** Brief **
Select every line in the rows below that contains the word "would", and copy each one. Match case exactly, so a line only counts if its capitalization agrees with the word.

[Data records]
========
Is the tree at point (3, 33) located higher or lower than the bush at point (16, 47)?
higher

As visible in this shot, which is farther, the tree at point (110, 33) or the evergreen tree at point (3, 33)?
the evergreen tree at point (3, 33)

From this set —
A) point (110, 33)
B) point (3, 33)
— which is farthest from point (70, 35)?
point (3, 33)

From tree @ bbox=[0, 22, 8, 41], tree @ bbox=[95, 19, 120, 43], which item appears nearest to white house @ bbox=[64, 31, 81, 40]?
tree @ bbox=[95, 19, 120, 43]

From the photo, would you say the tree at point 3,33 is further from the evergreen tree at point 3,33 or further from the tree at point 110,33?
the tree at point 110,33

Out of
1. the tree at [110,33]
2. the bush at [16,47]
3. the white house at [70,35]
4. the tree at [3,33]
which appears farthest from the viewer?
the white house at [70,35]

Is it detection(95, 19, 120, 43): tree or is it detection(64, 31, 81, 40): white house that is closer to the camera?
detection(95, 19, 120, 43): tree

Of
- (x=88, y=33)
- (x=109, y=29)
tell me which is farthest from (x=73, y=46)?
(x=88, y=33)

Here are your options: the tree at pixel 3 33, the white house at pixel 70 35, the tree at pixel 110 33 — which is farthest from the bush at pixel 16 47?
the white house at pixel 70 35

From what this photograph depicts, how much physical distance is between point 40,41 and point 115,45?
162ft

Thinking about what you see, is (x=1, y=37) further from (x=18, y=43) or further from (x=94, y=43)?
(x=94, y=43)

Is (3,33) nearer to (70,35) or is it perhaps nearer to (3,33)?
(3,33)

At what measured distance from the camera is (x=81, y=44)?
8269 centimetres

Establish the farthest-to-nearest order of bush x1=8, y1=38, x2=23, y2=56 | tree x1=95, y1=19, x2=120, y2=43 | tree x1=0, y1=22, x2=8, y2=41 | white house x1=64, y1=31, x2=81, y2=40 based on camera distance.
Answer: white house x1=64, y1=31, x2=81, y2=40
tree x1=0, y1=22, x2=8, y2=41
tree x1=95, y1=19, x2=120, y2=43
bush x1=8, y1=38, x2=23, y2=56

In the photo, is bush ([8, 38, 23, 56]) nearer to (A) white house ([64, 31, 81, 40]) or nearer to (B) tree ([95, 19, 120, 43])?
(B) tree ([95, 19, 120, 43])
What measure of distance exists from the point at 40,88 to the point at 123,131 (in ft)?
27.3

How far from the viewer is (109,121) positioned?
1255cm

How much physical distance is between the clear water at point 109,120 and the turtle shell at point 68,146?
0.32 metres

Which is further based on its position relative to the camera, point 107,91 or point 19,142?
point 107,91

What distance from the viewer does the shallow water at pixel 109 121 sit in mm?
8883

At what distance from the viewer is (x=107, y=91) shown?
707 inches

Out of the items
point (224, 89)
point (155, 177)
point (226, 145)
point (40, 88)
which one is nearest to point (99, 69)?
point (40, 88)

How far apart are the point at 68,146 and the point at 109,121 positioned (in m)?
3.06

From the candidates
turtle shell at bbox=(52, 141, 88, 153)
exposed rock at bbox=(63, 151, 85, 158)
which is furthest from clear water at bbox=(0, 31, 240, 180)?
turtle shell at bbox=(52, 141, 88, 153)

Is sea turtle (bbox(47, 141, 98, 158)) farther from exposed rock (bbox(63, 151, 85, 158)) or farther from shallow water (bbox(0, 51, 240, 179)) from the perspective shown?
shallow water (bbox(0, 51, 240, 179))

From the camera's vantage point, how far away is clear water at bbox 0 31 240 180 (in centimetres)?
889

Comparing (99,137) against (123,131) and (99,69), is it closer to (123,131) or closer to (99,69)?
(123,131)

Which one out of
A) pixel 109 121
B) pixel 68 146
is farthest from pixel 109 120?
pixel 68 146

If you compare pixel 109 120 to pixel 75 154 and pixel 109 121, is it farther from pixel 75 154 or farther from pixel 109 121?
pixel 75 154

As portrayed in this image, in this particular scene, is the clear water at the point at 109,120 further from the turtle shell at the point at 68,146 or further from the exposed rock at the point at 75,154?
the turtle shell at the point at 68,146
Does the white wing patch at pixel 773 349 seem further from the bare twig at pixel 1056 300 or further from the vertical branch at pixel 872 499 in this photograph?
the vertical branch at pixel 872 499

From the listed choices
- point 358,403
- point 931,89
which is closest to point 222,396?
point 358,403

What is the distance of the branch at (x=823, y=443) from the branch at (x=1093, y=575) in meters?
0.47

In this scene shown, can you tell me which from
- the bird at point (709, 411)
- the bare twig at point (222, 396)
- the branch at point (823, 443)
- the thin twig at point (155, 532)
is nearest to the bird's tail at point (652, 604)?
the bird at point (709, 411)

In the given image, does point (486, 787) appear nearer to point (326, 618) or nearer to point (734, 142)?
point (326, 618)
========
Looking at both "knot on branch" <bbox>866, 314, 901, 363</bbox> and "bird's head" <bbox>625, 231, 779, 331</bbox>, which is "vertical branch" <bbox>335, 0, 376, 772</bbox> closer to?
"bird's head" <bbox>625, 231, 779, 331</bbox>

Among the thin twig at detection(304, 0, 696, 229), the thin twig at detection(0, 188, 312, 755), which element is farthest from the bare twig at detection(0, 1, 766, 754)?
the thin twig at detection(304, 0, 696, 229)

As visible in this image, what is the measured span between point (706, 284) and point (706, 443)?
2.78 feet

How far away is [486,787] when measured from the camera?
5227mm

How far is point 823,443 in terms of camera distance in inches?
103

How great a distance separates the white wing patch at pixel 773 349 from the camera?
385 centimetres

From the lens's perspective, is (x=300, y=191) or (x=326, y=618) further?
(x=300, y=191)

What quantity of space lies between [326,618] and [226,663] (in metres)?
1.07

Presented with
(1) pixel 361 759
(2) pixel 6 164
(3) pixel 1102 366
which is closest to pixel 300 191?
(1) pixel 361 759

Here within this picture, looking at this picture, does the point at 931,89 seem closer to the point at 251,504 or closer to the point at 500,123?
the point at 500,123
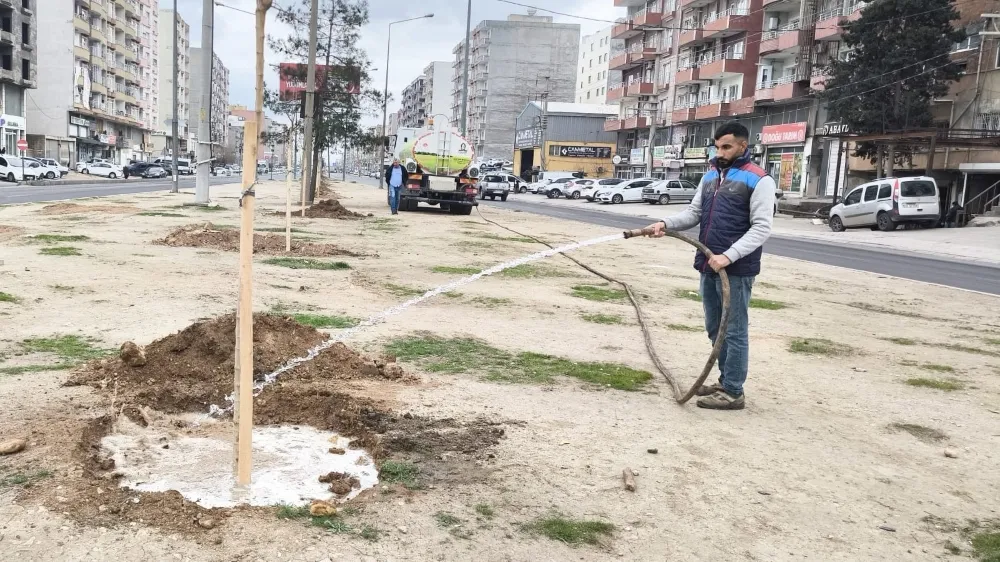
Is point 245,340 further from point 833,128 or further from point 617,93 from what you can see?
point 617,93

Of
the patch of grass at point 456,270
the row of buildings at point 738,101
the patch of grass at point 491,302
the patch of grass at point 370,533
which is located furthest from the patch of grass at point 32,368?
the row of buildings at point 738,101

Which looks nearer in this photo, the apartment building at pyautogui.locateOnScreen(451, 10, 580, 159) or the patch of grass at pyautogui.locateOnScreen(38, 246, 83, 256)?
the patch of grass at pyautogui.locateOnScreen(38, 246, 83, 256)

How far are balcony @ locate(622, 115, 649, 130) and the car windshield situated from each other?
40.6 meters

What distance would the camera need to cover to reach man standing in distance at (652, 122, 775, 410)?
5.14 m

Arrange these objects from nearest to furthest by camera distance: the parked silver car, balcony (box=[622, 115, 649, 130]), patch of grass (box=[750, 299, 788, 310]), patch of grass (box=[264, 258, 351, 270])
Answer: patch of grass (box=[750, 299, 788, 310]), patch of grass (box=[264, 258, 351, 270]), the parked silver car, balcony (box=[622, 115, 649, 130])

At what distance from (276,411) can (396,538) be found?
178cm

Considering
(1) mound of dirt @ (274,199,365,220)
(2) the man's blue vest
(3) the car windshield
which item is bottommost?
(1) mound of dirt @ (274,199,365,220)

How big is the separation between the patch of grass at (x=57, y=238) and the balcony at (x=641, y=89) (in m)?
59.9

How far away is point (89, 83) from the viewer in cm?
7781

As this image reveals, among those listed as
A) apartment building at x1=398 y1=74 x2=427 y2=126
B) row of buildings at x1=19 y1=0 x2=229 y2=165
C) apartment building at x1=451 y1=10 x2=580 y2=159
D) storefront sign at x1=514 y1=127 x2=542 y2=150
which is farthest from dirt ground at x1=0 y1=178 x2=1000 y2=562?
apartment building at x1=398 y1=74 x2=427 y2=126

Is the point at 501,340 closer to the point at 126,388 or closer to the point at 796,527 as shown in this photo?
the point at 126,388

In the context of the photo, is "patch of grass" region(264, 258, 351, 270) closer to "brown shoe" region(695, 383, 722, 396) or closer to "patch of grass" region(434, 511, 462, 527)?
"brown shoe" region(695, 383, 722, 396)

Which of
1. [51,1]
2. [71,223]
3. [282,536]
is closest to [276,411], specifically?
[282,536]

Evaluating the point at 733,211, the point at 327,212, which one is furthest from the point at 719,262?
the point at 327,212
========
** Worked answer **
From the photo, would you say the tree at point 3,33 is further from the evergreen tree at point 3,33 or further from the tree at point 110,33?
What distance would the camera need to cover to reach man standing in distance at (652, 122, 775, 410)?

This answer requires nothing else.